Col wanted to walk. So they walked the back roads. There was a child, a little girl squatting on the edge of an orchard, beside the road, fiddling with something in a glass jar.

‘What is it?’ She bent to ask the child, who wouldn’t answer at first, but hid her face, as appetizing as dark plums.

‘What are you playing with?’ you tried again, more than anything to hold your own.

‘A lizard.’

It was a lizard all right in the jar, and the lizard had already lost its tail.

‘You won’t be cruel to it, will you?’ Silly the things you say to kids. ‘If I was you I’d let it go.’

All eyes and glistening lips, the child gave the lizard a black look. ‘He’s my pet,’ she said.

‘All the same, I’d let him go.’

Or would you? It was difficult to tell what you would have done, squatting by the roadside in muddied dress and tattered pants.

Col said, when they had meandered on, ‘She’ll tear the head off as soon as we’ve turned the corner. To see what happens. You would have done the same, Flo.’

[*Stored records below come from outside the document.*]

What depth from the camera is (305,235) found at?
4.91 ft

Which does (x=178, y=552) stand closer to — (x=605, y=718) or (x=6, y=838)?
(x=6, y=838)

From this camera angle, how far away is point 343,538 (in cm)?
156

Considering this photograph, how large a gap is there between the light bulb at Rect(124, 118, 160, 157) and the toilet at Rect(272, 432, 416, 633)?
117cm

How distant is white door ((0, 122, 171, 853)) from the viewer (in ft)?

‘How do you know?’ She could feel her anger burning all the way up her neck.

‘I don’t know ?’ he admitted; ‘but would guess.’ The air was too drowsy to allow prolonged speculation.

‘My own children wouldn’t,’ she said. ‘I’d see to that. Whatever I may be, I’d bring them up different.’

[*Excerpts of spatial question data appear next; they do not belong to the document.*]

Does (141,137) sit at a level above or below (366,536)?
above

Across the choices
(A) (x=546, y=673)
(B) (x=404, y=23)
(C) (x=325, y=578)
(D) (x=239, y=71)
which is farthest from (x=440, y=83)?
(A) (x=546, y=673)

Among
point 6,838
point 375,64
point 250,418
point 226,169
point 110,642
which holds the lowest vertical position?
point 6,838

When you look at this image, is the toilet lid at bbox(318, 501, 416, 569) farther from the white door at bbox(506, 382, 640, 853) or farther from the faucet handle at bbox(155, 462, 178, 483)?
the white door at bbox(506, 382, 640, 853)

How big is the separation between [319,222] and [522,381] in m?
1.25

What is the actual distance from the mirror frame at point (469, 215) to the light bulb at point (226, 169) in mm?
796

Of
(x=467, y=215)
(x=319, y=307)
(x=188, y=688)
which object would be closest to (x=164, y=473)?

He swung her hand, and laughed.

‘Why not?’ Indignation was blurring her words. ‘I’d try to better myself in my children.’

They had cut across one of the green paddocks filled with spongy hummocks. The paddock might have been quilted on a large scale, the soft irregular quilting giving way beneath them as they tramped.

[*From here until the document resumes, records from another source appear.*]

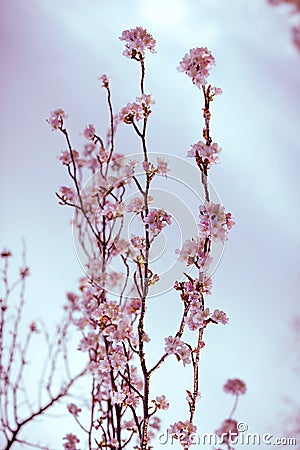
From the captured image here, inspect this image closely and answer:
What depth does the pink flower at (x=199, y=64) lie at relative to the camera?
1142mm

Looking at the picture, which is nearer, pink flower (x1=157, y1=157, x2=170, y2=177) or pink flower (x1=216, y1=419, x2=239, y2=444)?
pink flower (x1=157, y1=157, x2=170, y2=177)

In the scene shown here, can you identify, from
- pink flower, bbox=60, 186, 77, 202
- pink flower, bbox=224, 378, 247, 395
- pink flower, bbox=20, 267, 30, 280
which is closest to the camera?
pink flower, bbox=60, 186, 77, 202

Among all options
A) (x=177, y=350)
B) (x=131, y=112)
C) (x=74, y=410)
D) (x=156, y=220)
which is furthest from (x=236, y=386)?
(x=131, y=112)

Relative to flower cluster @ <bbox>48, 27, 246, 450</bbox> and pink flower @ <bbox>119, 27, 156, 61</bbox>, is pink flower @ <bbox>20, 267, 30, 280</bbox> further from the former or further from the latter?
pink flower @ <bbox>119, 27, 156, 61</bbox>

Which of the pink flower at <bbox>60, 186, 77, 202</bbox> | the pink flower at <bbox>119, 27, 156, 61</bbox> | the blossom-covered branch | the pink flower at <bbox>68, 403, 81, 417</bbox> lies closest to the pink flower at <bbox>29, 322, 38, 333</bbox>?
the blossom-covered branch

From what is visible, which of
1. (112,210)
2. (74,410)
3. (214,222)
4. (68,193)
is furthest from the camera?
(74,410)

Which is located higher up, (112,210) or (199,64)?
(199,64)

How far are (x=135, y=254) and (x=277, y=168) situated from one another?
2.36 ft

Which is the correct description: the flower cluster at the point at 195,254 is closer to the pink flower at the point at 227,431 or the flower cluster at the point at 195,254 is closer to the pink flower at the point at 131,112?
the pink flower at the point at 131,112

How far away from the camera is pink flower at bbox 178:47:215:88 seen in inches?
44.9

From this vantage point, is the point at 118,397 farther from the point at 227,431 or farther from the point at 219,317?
the point at 227,431

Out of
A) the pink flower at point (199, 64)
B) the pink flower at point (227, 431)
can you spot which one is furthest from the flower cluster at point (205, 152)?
the pink flower at point (227, 431)

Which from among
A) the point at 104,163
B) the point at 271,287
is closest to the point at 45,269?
the point at 104,163

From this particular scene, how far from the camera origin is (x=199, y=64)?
3.76 ft
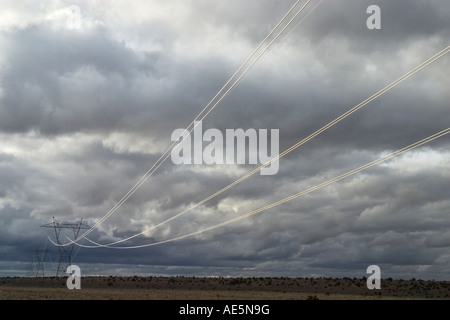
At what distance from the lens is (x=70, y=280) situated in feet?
598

‘I’m sorry’, she said, ‘if I seem bad-tempered. I know I’m quarrelsome. There’s such a lot to quarrel about.’

‘It’s better to marry a girl with a bad temper. If you pick one that’s sweet and she turns out cranky it’s a big disappointment.’

‘I was never sweet. And marriage was nowhere near my mind. I meant, it’s a pity if you can’t go on a one-day outing without doing your block.’

They ploughed ahead through the soft paddock, through probably many years, perhaps a human lifetime, of fallow.

‘If I was domesticated I suppose I’d have cut us some sandwiches.’

‘I haven’t a single illusion, Flo’; making bite gestures down her arm as though it was a cob of corn.

‘Stopputt!’ It was too silly.

Or it wasn’t; as they pulled up facing each other the silence was serious around them. A network of midges hung in a glow of sunlight; on the one hand scraggy, slanting gums, on the other the fuzz of orange trees, sooty branches and wax-clogged twigs struggling to escape from their own crowd. She realized from the stillness that she was caught again, if she had ever really broken free. Col, who had at first stood back, was coming at her, like a sleep-walker returning by instinct to the room he had left earlier in the same dream; the exhausted, but intent trees were collaborating with him.

She wasn’t. ‘What do you think I am?’ she protested; when she knew too well; when they were already fitting together. ‘Col?’ If her voice resounded blatantly it was because her mouth was still under compulsion.

He didn’t reply. He went on dashing his lips backwards and forwards in the readymade groove of her mouth: where she couldn’t prevent them belonging.